# Building a Movie Recommendation System in PySpark - Lab Code-along
![images of vhs tapes on shelf](img/movies.jpg)

## Introduction

In this last lab, we will implement a a movie recommendation system using Alternating Least Squares (ALS) in the Spark programming environment.<br> Spark's machine learning libraray `ml` comes packaged with a very efficient imeplementation of the ALS algorithm. 

The lab will require you to put into practice your spark programming skills for creating and manipulating pyspark DataFrames. We will go through a step-by-step process into developing a movie recommendation system using ALS and pyspark using the MovieLens Dataset.

Note: You are advised to refer to [PySpark Documentation](http://spark.apache.org/docs/2.2.0/api/python/index.html) heavily for completing this lab as it will introduce a few new methods. 

In [1]:
pwd

'/home/jovyan/work'

## Objectives

You will be able to:

* Identify the key components of the ALS 
* Demonstrate an understanding on how recommendation systems are being used for personalization of online services/products
* Parse and filter datasets into Spark DataFrame, performing basic feature selection
* Run a brief hyper-parameter selection activity through a scalable grid search
* Train and evaluate the predictive performance of recommendation system
* Generate predictions from the trained model

## Building a Recommendation System

We have seen how recommender/Recommendation Systems have played an  integral parts in the success of Amazon (Books, Items), Pandora/Spotify (Music), Google (News, Search), YouTube (Videos) etc.  For Amazon these systems bring more than 30% of their total revenues. For Netflix service, 75% of movies that people watch are based on some sort of recommendation.

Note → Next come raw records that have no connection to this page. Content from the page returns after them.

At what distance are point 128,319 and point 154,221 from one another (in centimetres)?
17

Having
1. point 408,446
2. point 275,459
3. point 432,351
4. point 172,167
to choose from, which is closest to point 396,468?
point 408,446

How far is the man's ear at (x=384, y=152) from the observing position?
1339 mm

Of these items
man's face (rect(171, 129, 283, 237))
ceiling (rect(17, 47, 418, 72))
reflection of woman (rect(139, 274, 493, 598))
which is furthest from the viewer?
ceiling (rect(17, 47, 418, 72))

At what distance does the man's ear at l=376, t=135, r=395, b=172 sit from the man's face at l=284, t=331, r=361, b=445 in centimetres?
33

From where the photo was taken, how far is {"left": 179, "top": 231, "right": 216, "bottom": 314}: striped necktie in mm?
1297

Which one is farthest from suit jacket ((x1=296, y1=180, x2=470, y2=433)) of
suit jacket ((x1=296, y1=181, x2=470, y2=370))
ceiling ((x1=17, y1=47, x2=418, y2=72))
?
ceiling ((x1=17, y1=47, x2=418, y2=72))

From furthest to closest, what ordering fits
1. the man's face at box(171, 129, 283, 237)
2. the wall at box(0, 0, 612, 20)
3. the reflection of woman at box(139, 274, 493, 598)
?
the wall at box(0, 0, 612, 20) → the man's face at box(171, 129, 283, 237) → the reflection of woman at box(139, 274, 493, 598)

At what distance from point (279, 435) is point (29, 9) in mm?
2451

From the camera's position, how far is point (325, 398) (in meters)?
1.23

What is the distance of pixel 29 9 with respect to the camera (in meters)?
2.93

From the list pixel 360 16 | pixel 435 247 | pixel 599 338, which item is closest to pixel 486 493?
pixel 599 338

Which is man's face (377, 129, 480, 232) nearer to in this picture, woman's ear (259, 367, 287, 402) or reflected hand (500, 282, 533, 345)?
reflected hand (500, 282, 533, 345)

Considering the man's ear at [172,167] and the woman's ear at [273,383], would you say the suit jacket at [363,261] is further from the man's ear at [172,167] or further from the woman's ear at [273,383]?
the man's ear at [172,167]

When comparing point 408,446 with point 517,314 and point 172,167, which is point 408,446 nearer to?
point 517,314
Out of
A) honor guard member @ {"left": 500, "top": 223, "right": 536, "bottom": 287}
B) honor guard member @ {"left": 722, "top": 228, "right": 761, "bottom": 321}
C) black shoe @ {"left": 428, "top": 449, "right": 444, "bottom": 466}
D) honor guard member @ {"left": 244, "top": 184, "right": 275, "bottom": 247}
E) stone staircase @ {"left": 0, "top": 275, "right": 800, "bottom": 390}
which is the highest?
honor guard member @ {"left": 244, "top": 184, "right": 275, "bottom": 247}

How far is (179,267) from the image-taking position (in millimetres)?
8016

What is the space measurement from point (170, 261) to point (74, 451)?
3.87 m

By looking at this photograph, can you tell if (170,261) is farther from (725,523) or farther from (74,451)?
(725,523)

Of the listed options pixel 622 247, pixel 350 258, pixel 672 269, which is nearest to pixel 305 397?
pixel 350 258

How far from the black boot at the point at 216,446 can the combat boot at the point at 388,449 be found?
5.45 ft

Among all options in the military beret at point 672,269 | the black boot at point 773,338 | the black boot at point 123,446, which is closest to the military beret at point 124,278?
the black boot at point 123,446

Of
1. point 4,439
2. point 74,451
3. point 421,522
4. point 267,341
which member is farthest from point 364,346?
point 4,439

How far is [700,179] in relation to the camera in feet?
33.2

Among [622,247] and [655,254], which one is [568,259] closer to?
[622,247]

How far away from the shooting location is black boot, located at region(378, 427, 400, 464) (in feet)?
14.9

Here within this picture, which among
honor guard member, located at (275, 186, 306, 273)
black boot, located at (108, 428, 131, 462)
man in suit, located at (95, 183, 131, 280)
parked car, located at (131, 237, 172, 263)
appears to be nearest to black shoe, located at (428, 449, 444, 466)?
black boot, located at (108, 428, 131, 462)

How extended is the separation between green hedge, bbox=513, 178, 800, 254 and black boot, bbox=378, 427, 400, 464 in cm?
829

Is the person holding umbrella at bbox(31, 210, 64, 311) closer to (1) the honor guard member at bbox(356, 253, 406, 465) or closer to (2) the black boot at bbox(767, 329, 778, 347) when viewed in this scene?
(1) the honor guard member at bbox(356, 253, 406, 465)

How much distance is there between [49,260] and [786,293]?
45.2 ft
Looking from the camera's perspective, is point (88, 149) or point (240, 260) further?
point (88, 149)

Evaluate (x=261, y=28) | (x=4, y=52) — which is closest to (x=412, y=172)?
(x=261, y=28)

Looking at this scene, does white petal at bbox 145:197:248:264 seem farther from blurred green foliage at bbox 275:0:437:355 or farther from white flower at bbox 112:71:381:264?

> The goal of Recommendation Systems is to find what is likely to be of interest to the user. This enables organizations to offer a high level of personalization and customer tailored services.

### We sort of get the concept

For online video content services like Netflix and Hulu, the need to build robust movie recommendation systems is extremely important. An example of recommendation system is such as this:

1.    User A watches Game of Thrones and Breaking Bad.
2.    User B performs a search query for Game of Thrones.
3.    The system suggests Breaking Bad to user B from data collected about user A.


This lab will guide you through a step-by-step process into developing such a movie recommendation system. We will use the MovieLens dataset to build a movie recommendation system using the collaborative filtering technique with Spark's Alternating Least Saqures implementation. After building that recommendation system, we will go through the process of adding a new user to the dataset with some new ratings and obtaining new recommendations for that user.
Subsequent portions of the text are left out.